Выбрать главу

Нельзя было разменивать и за границей, потому что в европейских банках также имелись номера украденных банкнот. Но этого большевики не знали. Попали в полицию благодаря меченым банкнотам известные большевики: Литвинов, будущий нарком иностранных дел, Семашко, будущий нарком здравоохранения, Карпинский, будущий главный редактор газет и другие.

Надо думать, супруги Ульяновы испытывали сильное беспокойство, поскольку меченые пятисотенные царские рубли держали в руках. Владимир Ильич принял их, когда главарь группы Камо, ограбивший почтовую карету, доставил в целости и сохранности двести тысяч (из 250) рублей на дачу, где жил вождь фракции большевиков.

Цитирую из дневника друга Камо: «…Он (Камо. — Л.К.) должен был выехать в Финляндию к В.И. Ленину. На мой вопрос, зачем ему понадобилось везти с собой бурдюк с вином, он, смеясь, сказал, что везет в подарок Ленину…»

Смеялся и Ильич, как пишут биографы, когда увидел, что, кроме вина, находится в том самом бурдюке. Другую часть денег упаковали в бочонке с вином, то был бочонок с двойным дном, как чемодан. Надежда Константиновна, по ее признанию, зашивала эти самые винные деньги своими руками в стеганый жилет товарища Лядова, известного московского большевика, перевозившего таким способом деньги через кордон.

Деньги эти, в частности, попали в руки Владимира Бонч-Бруевича, главного издателя партии, часть их он передал другим товарищам, в том числе редактору грузинской газеты Кобе Ивановичу, то есть Иосифу Виссарионовичу Сталину.

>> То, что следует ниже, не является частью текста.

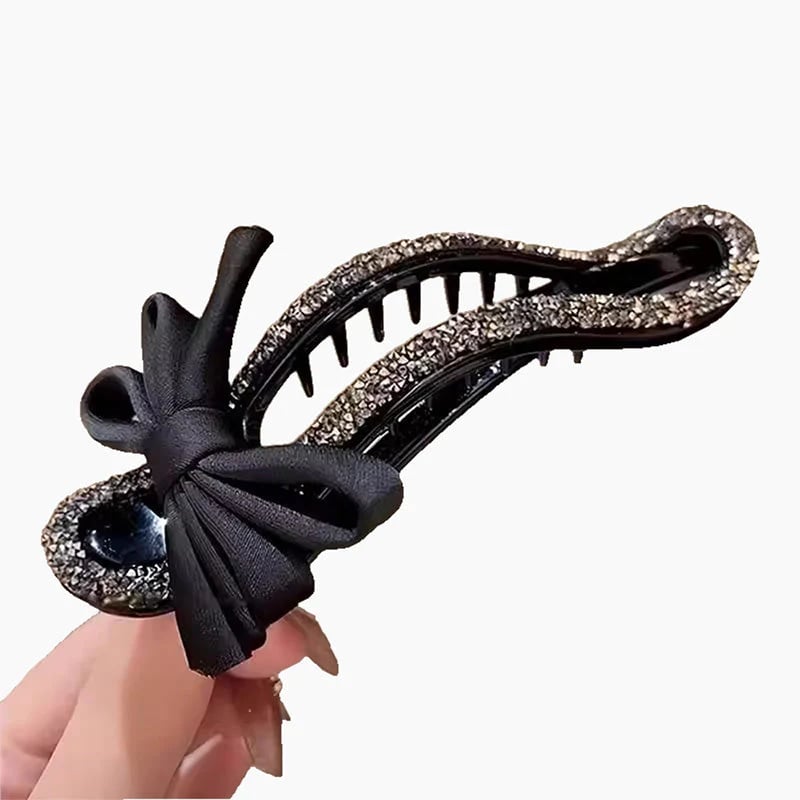 Funkelnde, Elegante Haarspange Mit Schwarzer Schleife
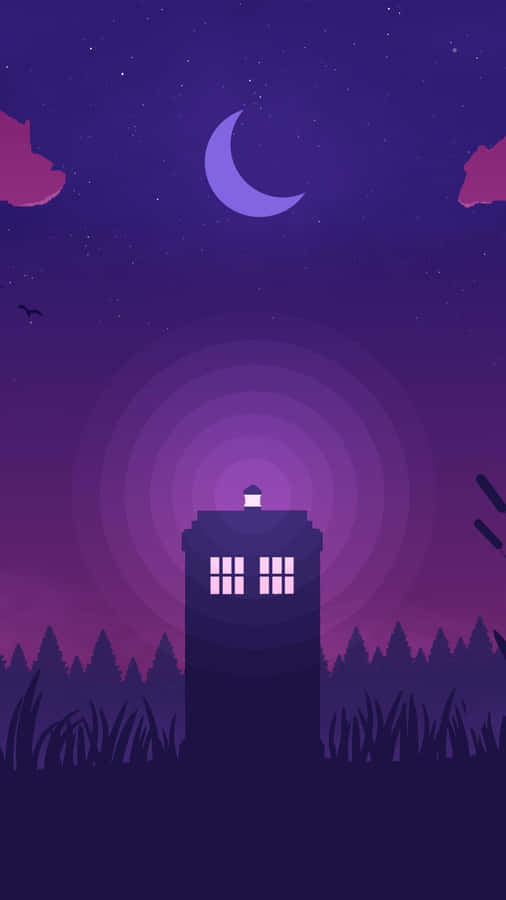 Mystical_ Night_ Scene_with_ Tardis Wallpaper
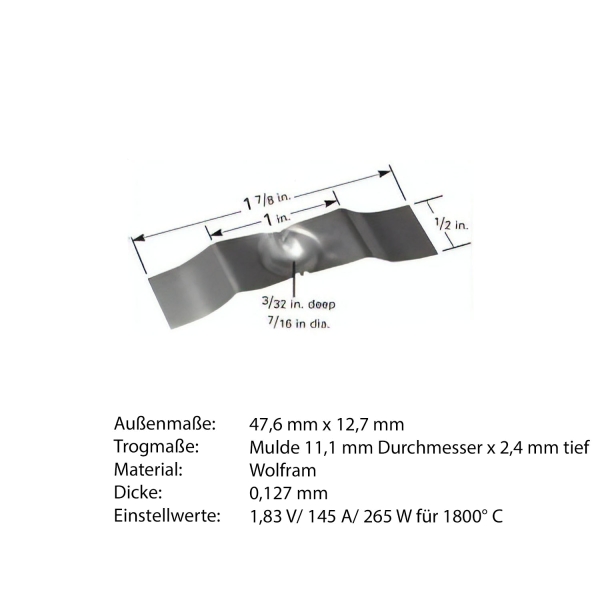 Heiz-Schiffchen mit Trog aus Wolfram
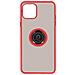 Cover Iphone 12 / 12 Pro Bimateriale Anello In Metallo Funzione Supporto Rosso - Foto miniatura 1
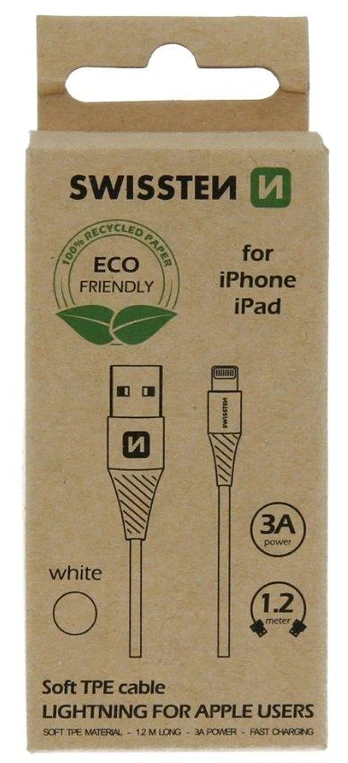 „Swissten Eco Friendly“ greito įkrovimo 3A „Lightning Data“ ir įkrovimo laidas, 1,2 m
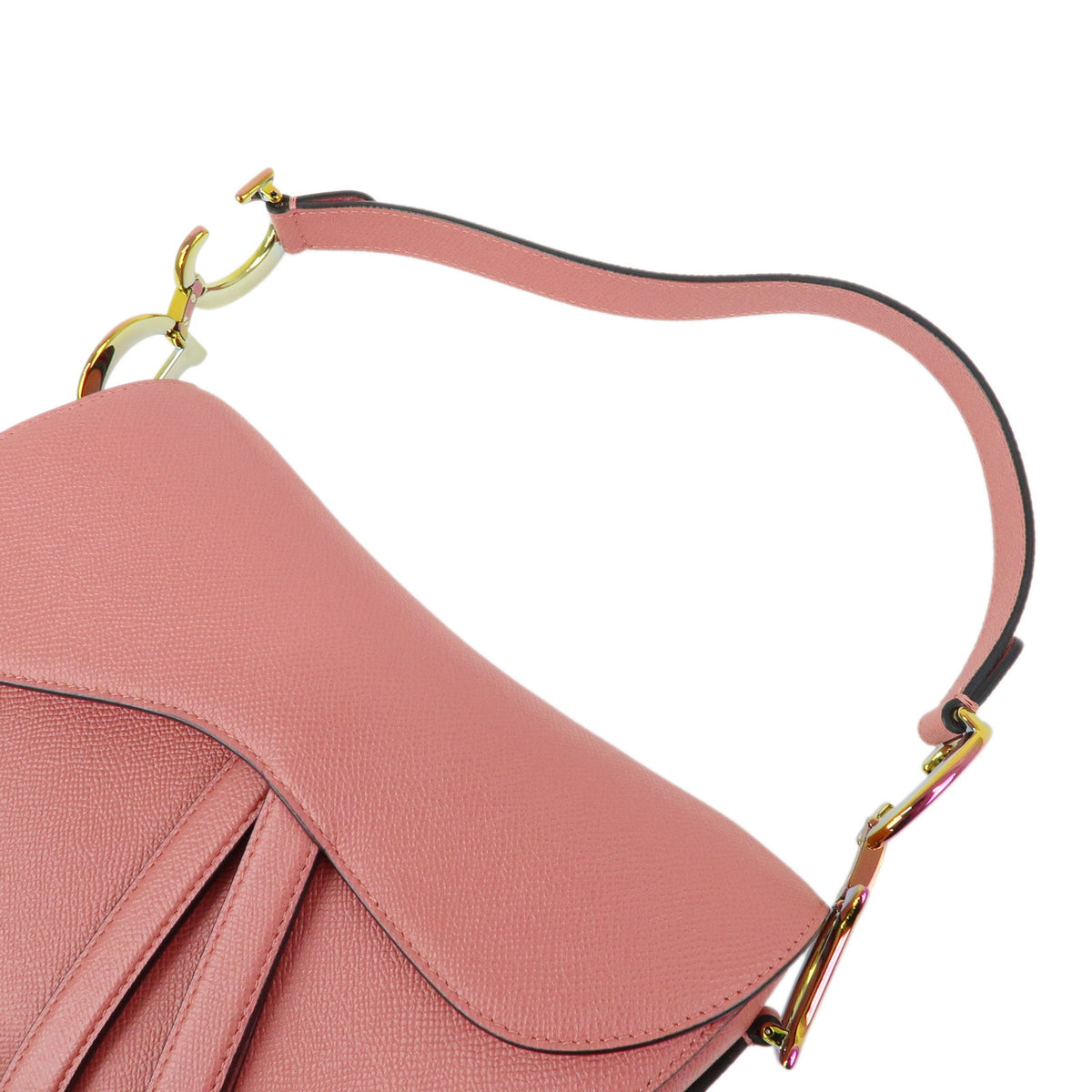 Christian Dior CD Logo Saddle Bag Leather Shoulder Bag Hand Bag Pink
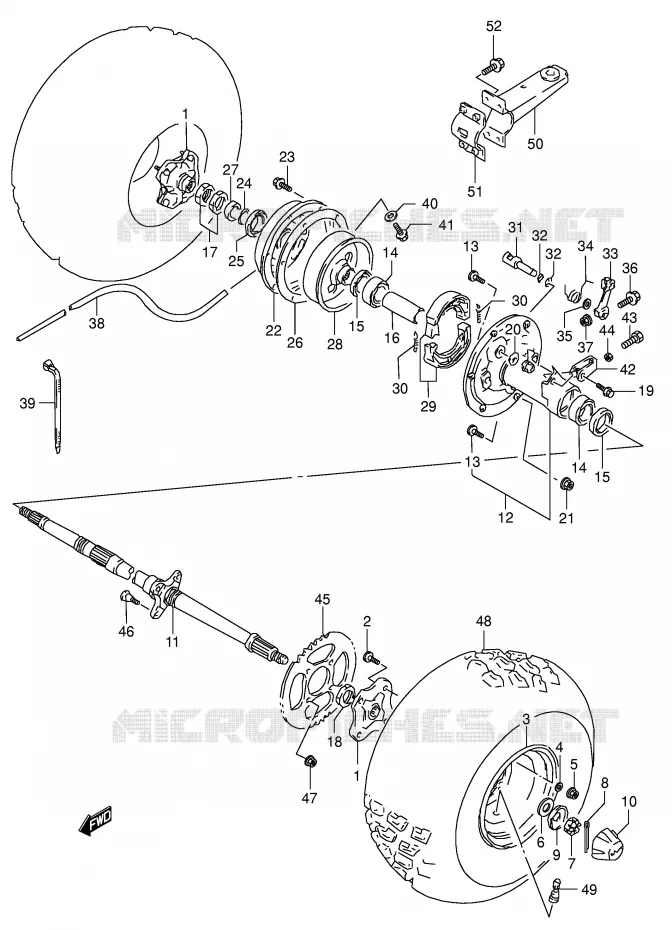 ROUE ARRIERE Suzuki QUAD 160 OZARK 2005  LT-F160K5(P24)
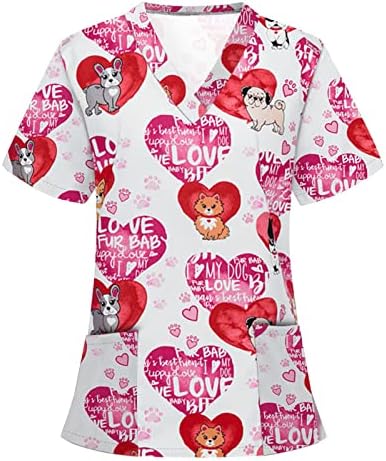 Top de manga curta para mulheres Summer Summer outono V Neck Spandex Love Print Work Uniform Tops Sexy Girls 2023 Roupas Trendy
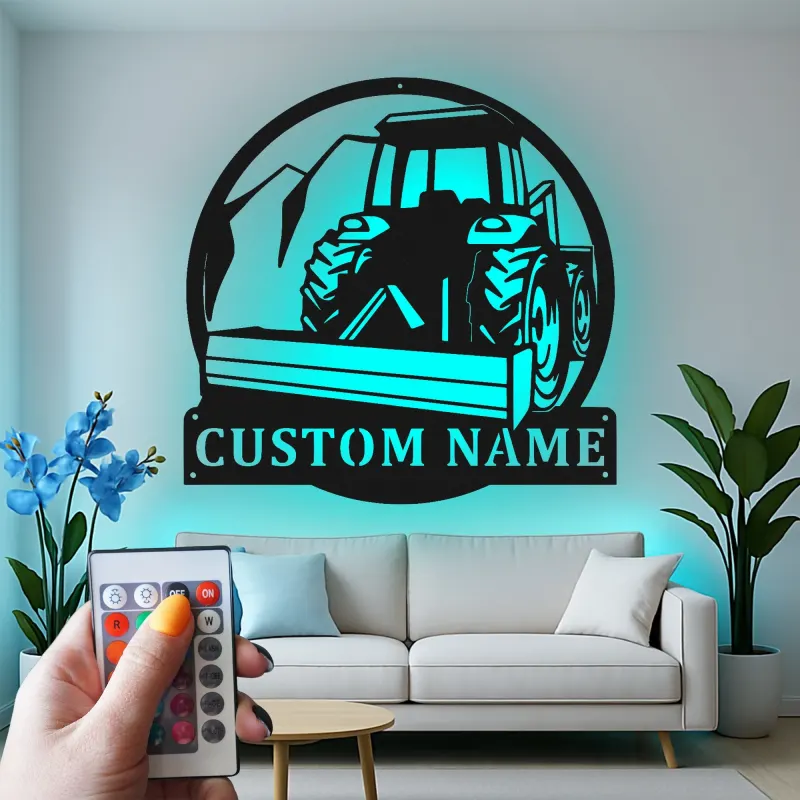 Cartel de metal LED de tractor personalizado Regalo para agricultores Decoración rústica para el hogar o granero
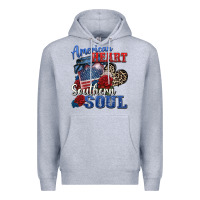 Heather Grey american heart southern soul Premium Hoodie - Zillion Design Studio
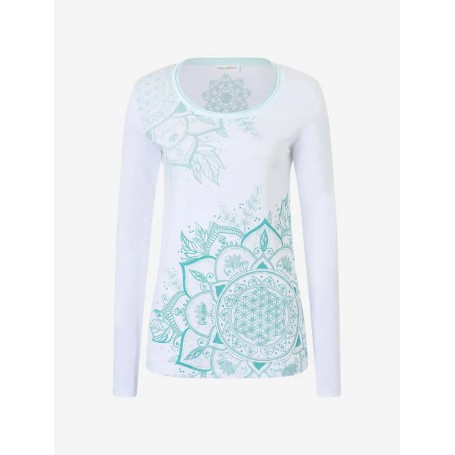 Spirit of OM - Pyjama-Longsleeve Shirt - weiß/mint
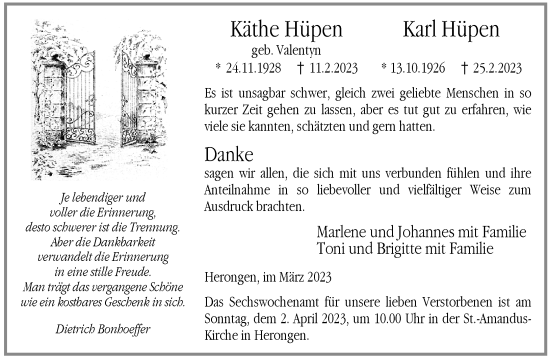 Traueranzeige von Käthe und Karl Hüpen von Rheinische Post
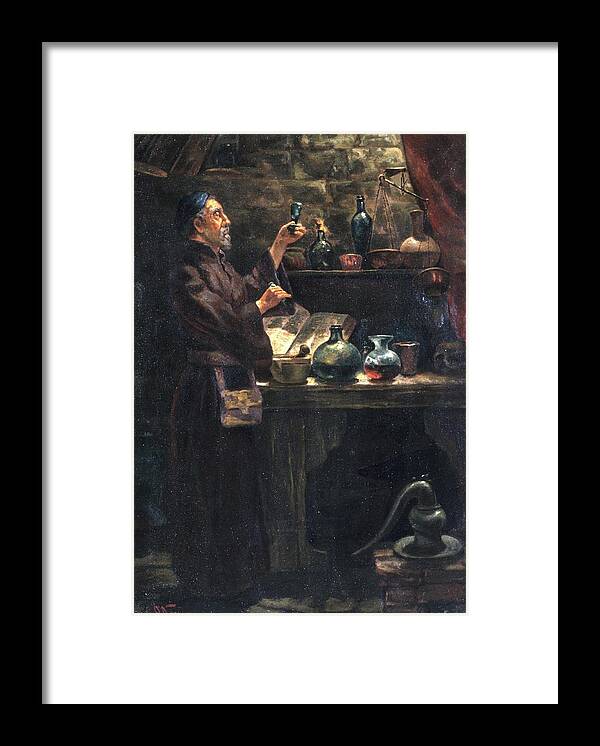 The Alchemist Framed Print featuring the photograph Alchemist At Work #1 by Will Brown/chemical Heritage Foundation/science Photo Library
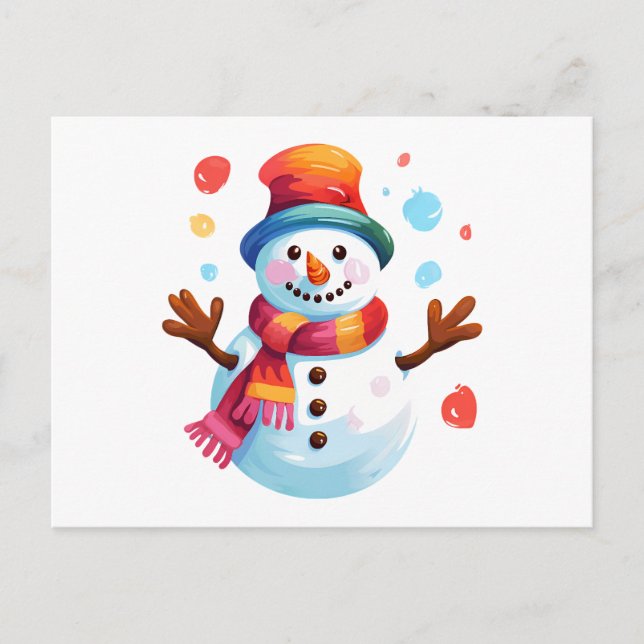 Carte Postale Snowman - Snowman gai pour Noël (Devant)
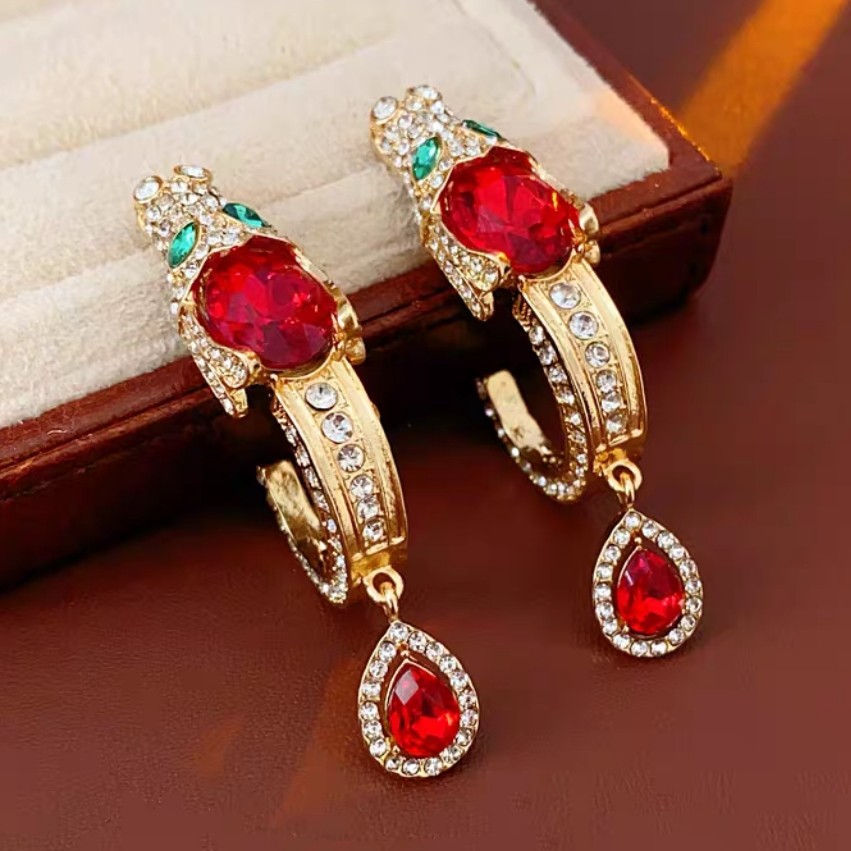 铜合金珐琅耳饰 国风中式节日龙头红色闪钻5.5㎝新年-耳环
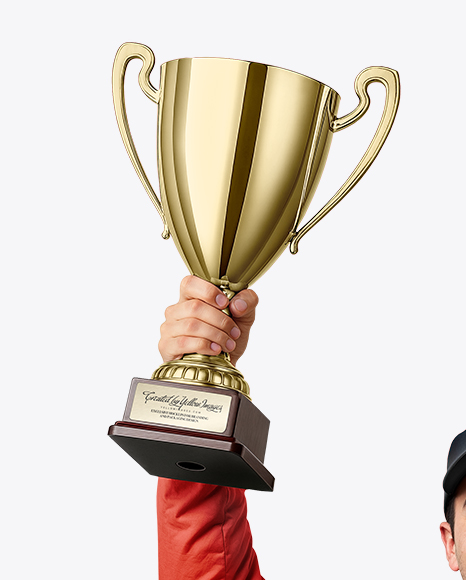 Man Wearing Racing Kit With Cup Mockup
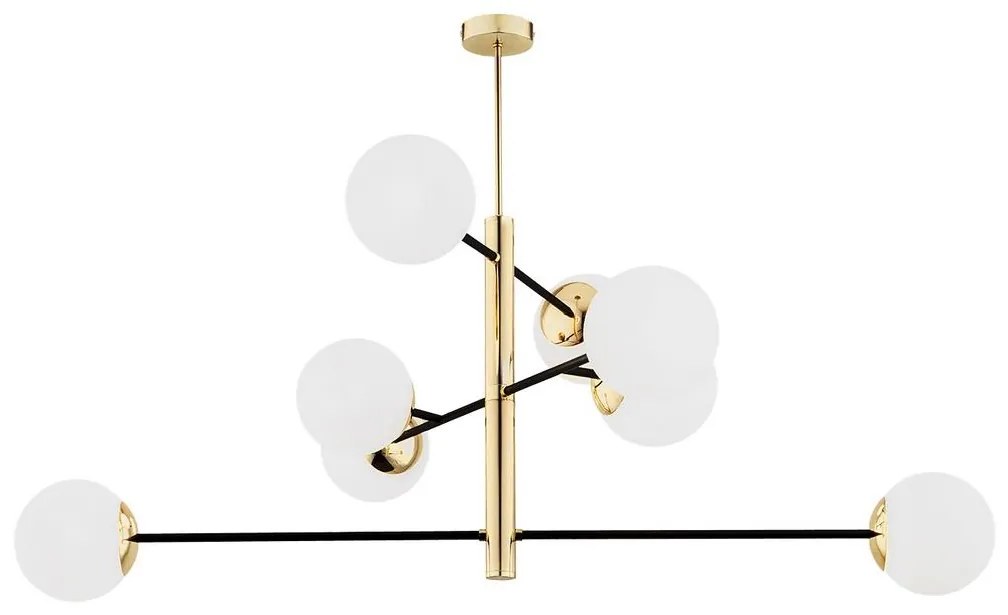 Argon 5041 - Csillár rúdon CAMERON 8xE27/15W/230V sárgaréz/fekete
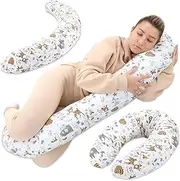 Totsy Baby Nursing Pillow, XXL Side Sleeper Pillow, Pregnancy Pillow, Positioning Pillow, Cotton Pregnancy Pillow, Adult, 190 cm, Deer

Товарищ Коба получил деньги по полному праву, потому что являлся наставником Камо, помог ему, молодому, необученному бойцу партии, стать профессиональным революционером, боевиком, экспроприатором, грозой провокаторов… Не стал Камо, как хотел было, вольноопределяющимся. Стал пролетарским боевиком. Однако Камо — никакой не пролетарий: родился у непутевого отца-мясоторговца, дед его — священник. Природа наделила Камо бесстрашием, железной волей, даром внушения, лидерства и необыкновенного актерского перевоплощения. Его видели в одеянии князя, мундире офицера, форме студента, платье крестьянина… Как раз в мундире офицера произвел он на главной площади Тифлиса акцию, прославившую его в партии как экспроприатора. Но Камо и убивал провокаторов, о чем пишет Бонч-Бруевич, а убив, сбросил одного из них в прорубь Невы, о чем рассказ впереди.

Первая встреча Ленина и Камо произошла за год до ограбления на Эриванской площади. (До недавнего времени на ней стоял монумент вождю, и носила она его имя, как мы видим, не без основания.) Конвой из 16 стражников боевики Камо перестреляли, досталось прохожим, лошадям. Бомбы и выстрелы гремели несколько минут.

Как пишет жена Камо Софья Медведева:

«Свое первое свидание с Лениным Камо описал так: Ильич встретил его сдержанно, сел к нему боком и прикрыл глаза ладонью, как бы защищая их от света лампы. Камо все же заметил между неплотно сложенными пальцами рук испытующий взгляд Владимира Ильича.

Беседа затянулась. Ленин расспрашивал о ходе партизанской войны на Кавказе, он ставил ее в пример другим краям. Благодарил за деньги, доставленные Военно-техническому комитету большевиков. С нарастающим интересом наблюдал, как Камо потрошил „странную штуку“. Между двойных шкурок бурдюка лежали документы огромной важности: отчет о работе кавказских большевиков, планы, связанные с подготовкой к Объединительному съезду, перечень вопросов, ответить на которые мог лишь Владимир Ильич» (про банкноты эта дама умалчивает. — Л.К.).

Что же этих людей объединяло долгие годы — от той первой встречи до дня, когда на гроб успокоившегося боевика лег венок с надписью: «Незабываемому Камо от Ленина и Крупской»? Что общего между сыном мясоторговца и сыном педагога, между волжанином и кавказцем, европейски образованным интеллектуалом и не одолевшим школы недоучкой?

Их объединяла страсть к конспирации, подпольной технике, к переодеваниям, подлогам, мистификациям, к партизанской борьбе (то есть убийствам «начальствующих лиц», налетам на полицейские участки, городовых и т. д.), наконец, к экспроприациям, вооруженным захватам банков, касс.

Страсть к экспроприациям прослеживается через всю жизнь Ильича с того момента, когда он сформировался как марксист. Великие учителя Маркс и Энгельс благосклонны были к «партизанской войне», их верный ученик обожал эту самую войну, писал о ней множество раз с чувством возвышенным, словами взвешенными, с какими профессиональные адвокаты на суде произносят речи о закоренелых негодяях.